Ending participation in the program “solely on the basis of the nationality should be considered as an improper termination” and “amounting to discrimination,” the paper – see below – says.
The argument put forward here betrays the pro-Israel bias of the EU institutions.
The Gaza genocide involves racism in its rawest form. Benjamin Netanyahu, Israel’s prime minister, has repeatedly framed it as a war of “civilization against barbarism.” At one point, he invoked the Bible to apparently threaten an entire population with annihilation.
Although Palestinians are viewed as “human animals” who may be butchered en masse, the EU has been eager to paint Israel – the state carrying out the genocide – as a potential victim of discrimination.
“Immense pressure”
The EU’s phrasing closely resembles language found in an appeal made by Israel’s Association of University Heads a few months prior.
In June last year, that association categorized calls for Israel’s exclusion from EU research activities as “discriminatory treatment.”
The association sent two appeals that month to Iliana Ivanova, then the EU commissioner overseeing scientific research. One of the letters stated that “EU project officers have been helpful in resisting calls for the exclusion of Israeli participants from EU funding, but they are under immense pressure and need guidance.”
The “immense pressure” is almost certainly a reference to the massive public revulsion at the horrors Israel has inflicted on Gaza.
In response to that pressure, the European Commission finally proposed on 27 July this year that Israel should be “partially” suspended from research cooperation.
The proposal – which has been rejected by Germany, Israel’s largest ally among the EU’s governments – would have applied to small firms making technology that can have military applications.
Under current rules, all EU-financed research projects are nominally limited to civilian use.
The European Commission has nonetheless been assessing a widening of its research program so that weapons development can be funded.
The paper prepared for the aforementioned meeting between Brussels officials and the Israel Innovation Authority notes that the widening was raised during an earlier discussion with diplomats representing Netanyahu’s government.

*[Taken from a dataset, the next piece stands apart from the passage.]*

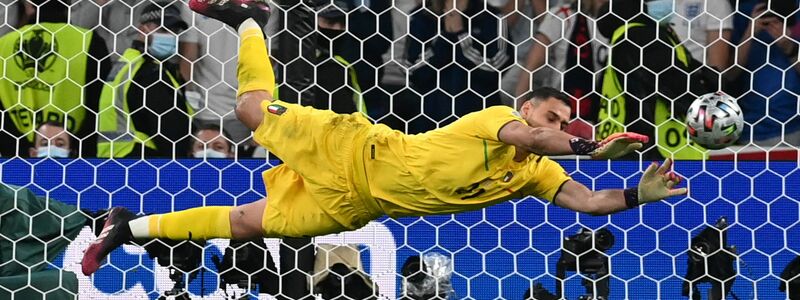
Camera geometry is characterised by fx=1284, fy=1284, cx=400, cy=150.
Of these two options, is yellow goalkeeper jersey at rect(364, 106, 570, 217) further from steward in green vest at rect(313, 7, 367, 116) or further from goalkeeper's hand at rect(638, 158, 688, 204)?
steward in green vest at rect(313, 7, 367, 116)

During that earlier discussion – held in April 2024 – the Israelis expressed preferences for how EU research with a possible military dimension should be handled and it was agreed that there would be further consultation on the surrounding issues.
There is only one possible way to interpret this information: The European Union has been brainstorming about future weapons development with Israel at a time when that state is conducting a war of extermination.
Following Netanyahu’s new announcement that he is expanding the war on Gaza, the German Chancellor Friedrich Merz has banned the supply of weapons to Israel if those weapons are intended for use in Gaza.
Merz’s ban does not lessen the culpability of the Berlin political establishment. The US and Germany were the two biggest arms exporters to Israel ahead of the genocide and both have maintained the weapons flow since October 2023.
Nor should it be forgotten that Merz has recently praised Israel for doing the West’s “dirty work.” While his observation was focused on Iran, the attacks on that country cannot be disentangled from the decades of subjugation which Israel has inflicted on Palestinians.
All of Israel’s violence can be considered as dirty work. Dirty work in which Europe has connived for decades.